The safety and scientific validity of this study is the responsibility of the study sponsor and investigators. Listing a study does not mean it has been evaluated by the U.S. Federal Government. Read our disclaimer for details. Identifier: NCT00913315
Recruitment Status : Unknown
Verified June 2009 by Chongqing Medical University.
Recruitment status was:  Not yet recruiting
First Posted : June 4, 2009
Last Update Posted : June 5, 2009
Fuling Central Hospital of Chongqing City
Information provided by:
Chongqing Medical University

Brief Summary:
The purpose of this study is to determine whether tamsulosin and tolterodine are effective in the treatment of men with lower urinary tract symptoms and chronic prostatitis/chronic pelvic pain syndrome.

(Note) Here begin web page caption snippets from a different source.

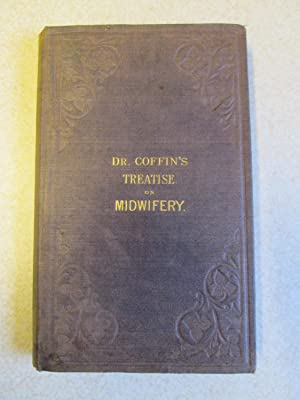 Treatise on Midwifery: And the Disease of Women and Children with Remedies: A.I. Coffin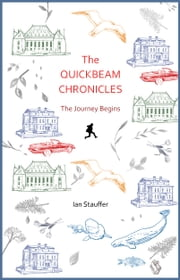 The Quickbeam Chronicles - The Journey Begins ebook by Ian Stauffer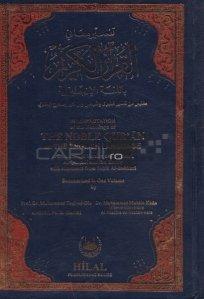 Interpretation of the Meanings of The Noble Qur'An in the English Language / interpretarea semnificatiilor Coranului Nobil in limba engleza
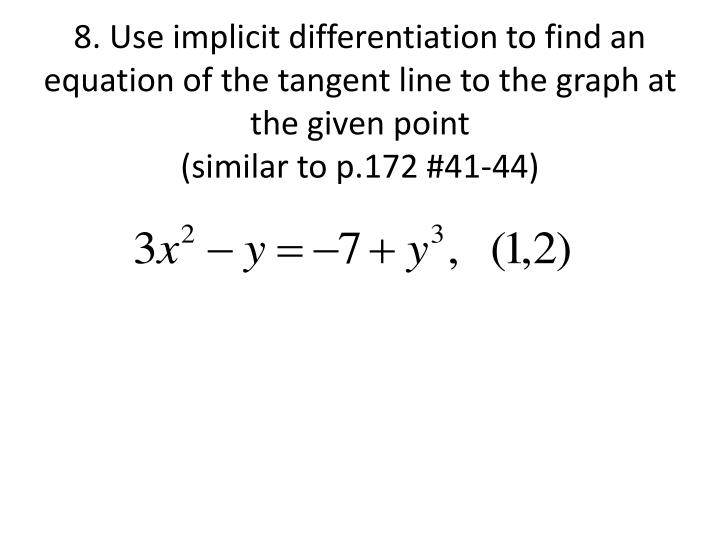8. Use implicit differentiation to find an equation of the tangent line to the graph at the given point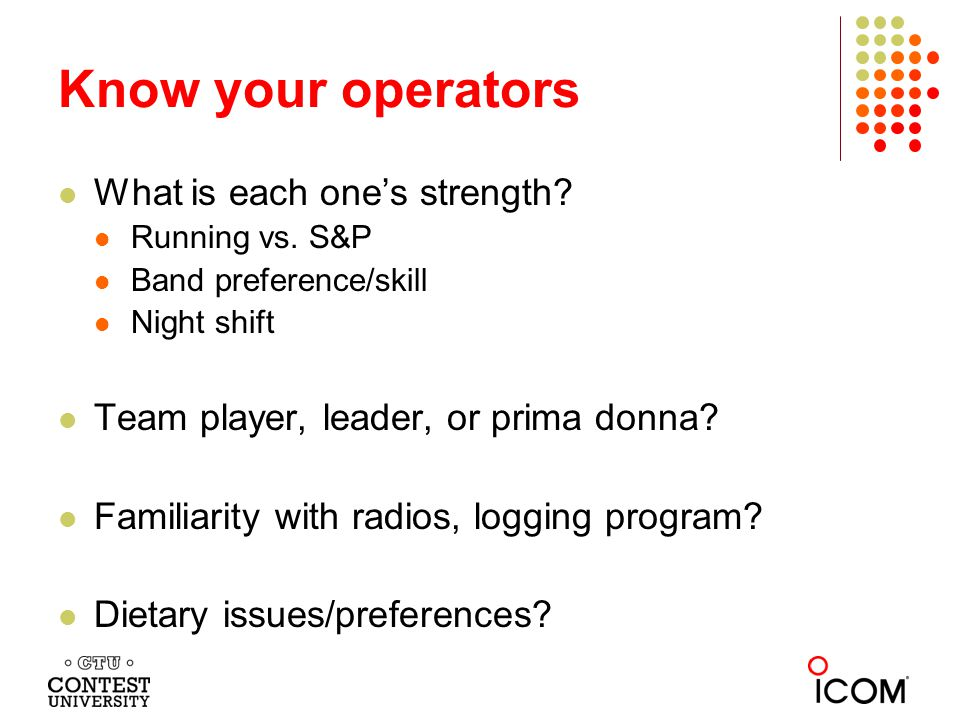 Know your operators What is each ones strength. Running vs.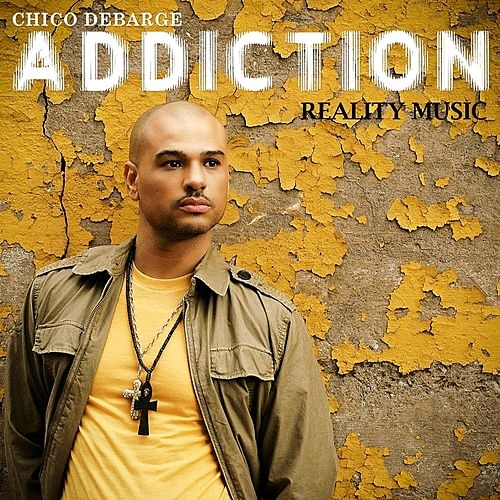 Addiction by Chico DeBarge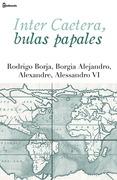Inter Caetera, bulas papales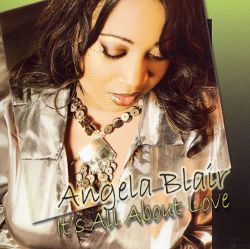 Angela Blair - It's All About Love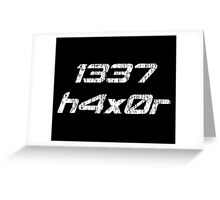 Leet Haxor 1337 Computer Hacker Greeting Card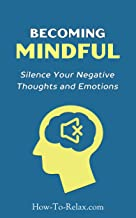 Becoming Mindful: Silence Your Negative Thoughts and Emotions To Regain Control of Your Life (How To Relax Guide) (English...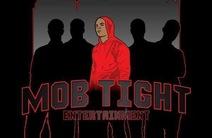 Photo of Mob Tight Entertainment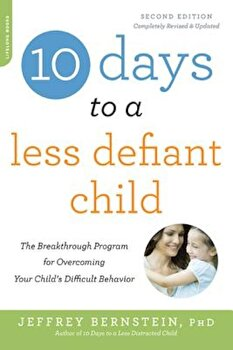 10 Days to a Less Defiant Child: The Breakthrough Program for Overcoming Your Child's Difficult Behavior, Paperback/Jeffrey Bernstein Ph. D. poza cate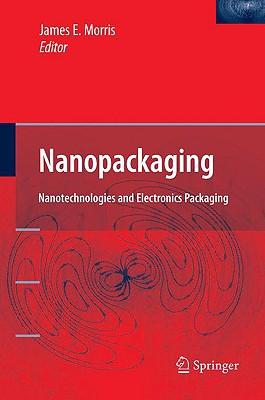 Nanopackaging: Nanotechnologies and Electronics Packaging, James E. Morris (Editor)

Condition or disease Intervention/treatment Phase
Prostatitis Drug: tolterodine Drug: tamsulosin Drug: placebo Not Applicable

Detailed Description:
Chronic prostatitis/chronic pelvic pain syndrome (CP/CPPS) is a common disorder in urological clinics. Most of the clinically CP/CPPS are to some extent associated with storage (irritative) symptoms, such as increased frequency, urgency, and nocturia, namely many patients with CP/CPPS have overactive bladder symptoms. Alpha-blocker therapy has been advocated as a treatment modality for CP/CPPS. Some trials showed a statistically and likely clinically significant treatment effect, while other trials showed no benefit. Therefore, tamsulosin combination with tolterodine treatment for CP/CPPS may be more effective than tamsulosin single.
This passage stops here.